From a customer’s point of view, VRPs also deliver a better user experience.
It’s easier to keep track of spending. The customer can set parameters so they’re alerted if the monthly price jumps over a certain amount.
Ending a subscription is also much more straightforward. Instead of going through a convoluted and opaque cancellation process, the customer simply logs on to their banking app and cancels the VRP.
About 70% of online shoppers abandon their cart before completing their purchase. Two of the top reasons for this are a complicated checkout process and concerns about whether the website will keep financial details safe.
Commercial VRPs make checking out swifter, smoother, and safer. There’s no need to share any sensitive details, making payments safer for both consumers and merchants. Consumers can also set maximum spending limits and pay for anything under those limits with a single click, eliminating friction from the process while keeping them in control of their spending.
Commercial VRPs can help make household bills more manageable in two key ways.

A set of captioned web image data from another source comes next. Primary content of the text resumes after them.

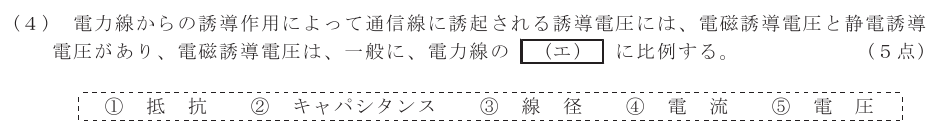 令和３年度 第２回 第一級デジタル通信 第4問(4)の試験問題原本画像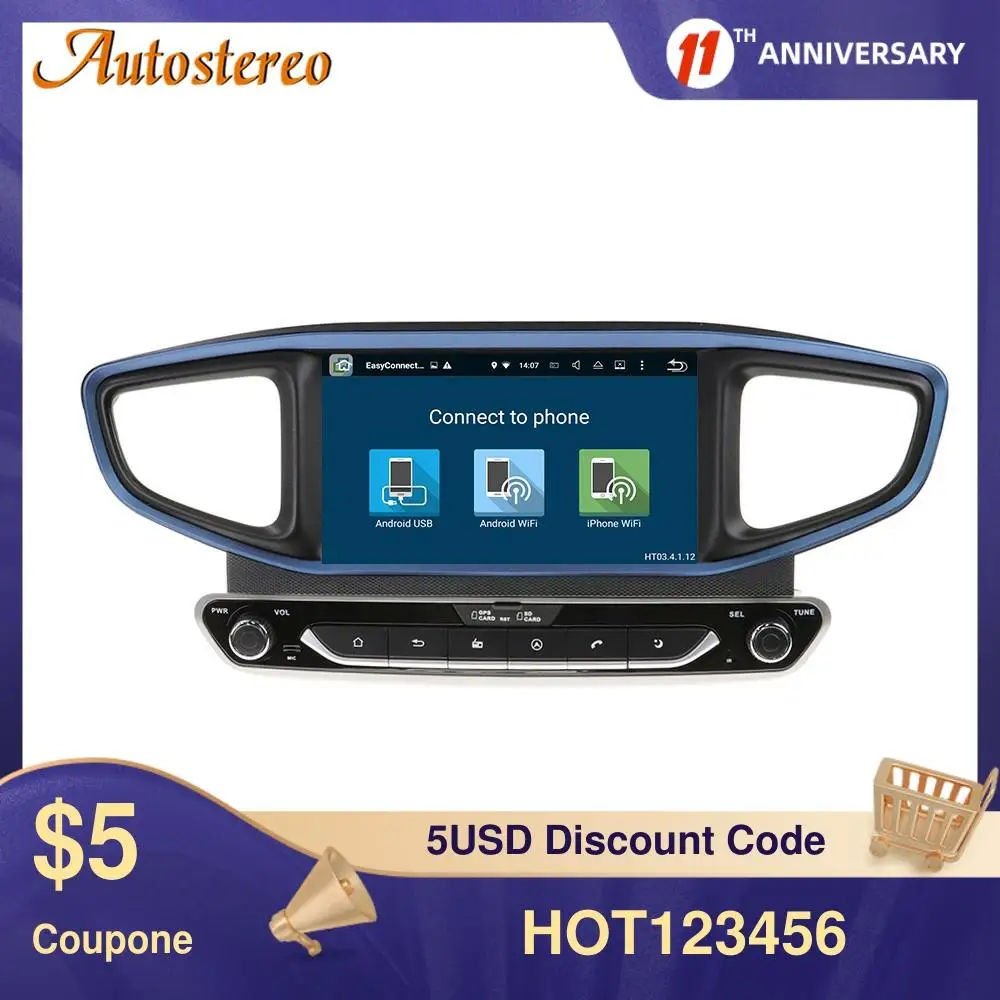 Android 10 Car CD DVD Player AutoStereo Unit GPS Navigation for HYUNDAI Ioniq/Ioniq Hybrid 2016-2019 Multimedia player Heaunit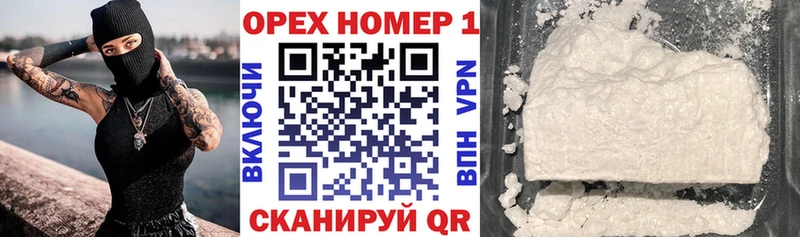 Кокаин Боливия Волжский
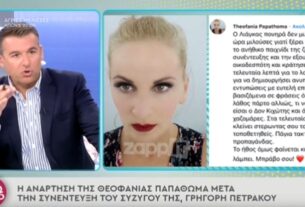 «Τσακωμός» Λίαγκα – Παπαθωμά για τον Γρηγόρη Πετράκο (video)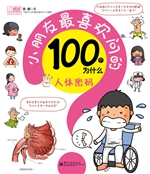 小朋友最喜欢问的100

First, if the consumer has an irregular income or gets paid other than once a month, commercial VRPs can manage bills in the way that makes most sense for their financial circumstances.
They could set money aside at regular intervals and pay off the bill at the end of the month, for instance. Or payment could be split into several instalments that coincide with the dates when they receive their salary.

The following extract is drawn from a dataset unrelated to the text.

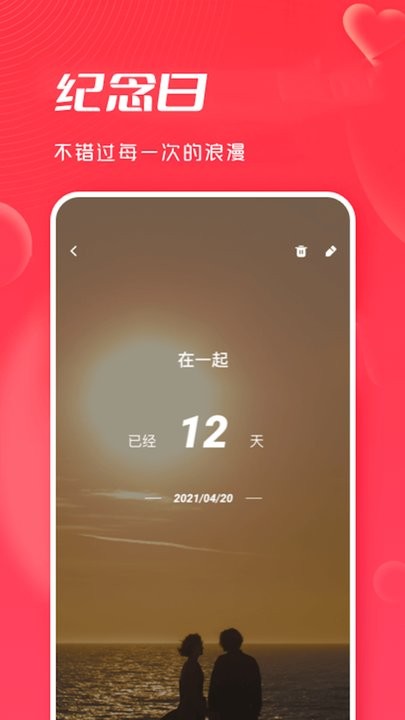 大师兄派对邀请app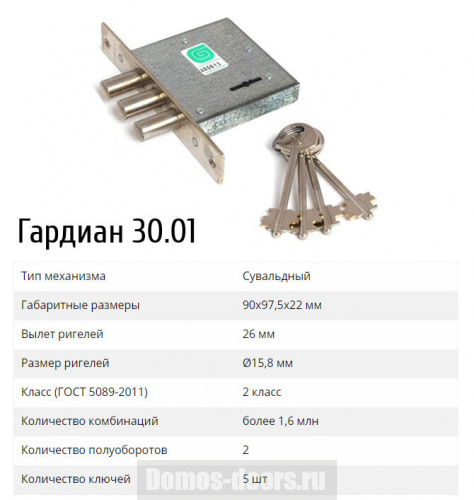 Termo door Входная дверь Модена Царга лиственница фото 2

This is a win-win. Customers don’t miss payment or suffer financial hardship because bills are due at the wrong time of the month. And as a merchant, you don’t have to start costly, time-consuming debt collection proceedings that undermine your relationship with the customer and worsen their financial woes.

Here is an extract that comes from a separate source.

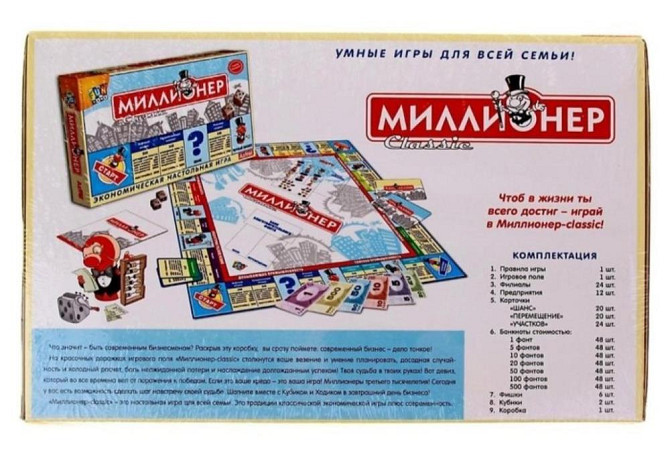 Миллионер( монополия) игра  - изображение 2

Second, commercial VRPs can help make bills more affordable.
Consider utilities. Instead of setting up an arbitrary direct debit amount and having to revisit it at regular intervals, commercial VRPs make it possible to pay for actual consumption.
Commercial VRPs make paying for deliveries much easier. The customer can pre-authorise payments within predetermined limits, so they don’t have to leave a card on file or key in their payment details every time they place an order.
Substitutions are also much more straightforward. As a merchant, you don’t have to wait for the customer to accept the substitution and work out the final bills. Instead, you can take a variable amount out of the consumer’s account at the point of delivery.
If you’re a business, commercial VRPs can dynamically set money aside for corporation tax, income tax, VAT, and other deductions whenever a customer buys one of your products or pays an invoice.
But bigger businesses stand to benefit too, because automating the process can save time and free up resources.
Looking ahead: VRPs can redefine the consumer-merchant relationship
In payments, there’s often tension between security and convenience. This was true back when consumers paid for goods by bartering. And it’s even more true now that they pay for most transactions using cashless methods.
Research suggests that, increasingly, consumers would rather not share any personal financial details when they pay. But, equally, nobody likes to fill out lengthy forms and jump through needless hoops in the name of security. Fast, easy payments are the name of the game.
Where traditional payment methods like direct debit and cards make juggling these two competing interests feel like trying to square a circle, VRPs offer the best of both worlds. A more secure payment experience that’s also quick and seamless.
But the change VRPs promise is even more fundamental than this: a redrawing of the relationship between consumers and merchants. This is a positive step forward for both sides.
Consumers will be more financially empowered than they’ve ever been. And, as for merchants, payments will no longer be a risk and a cost centre, but a way to build stronger, longer-lasting relationships with those you serve.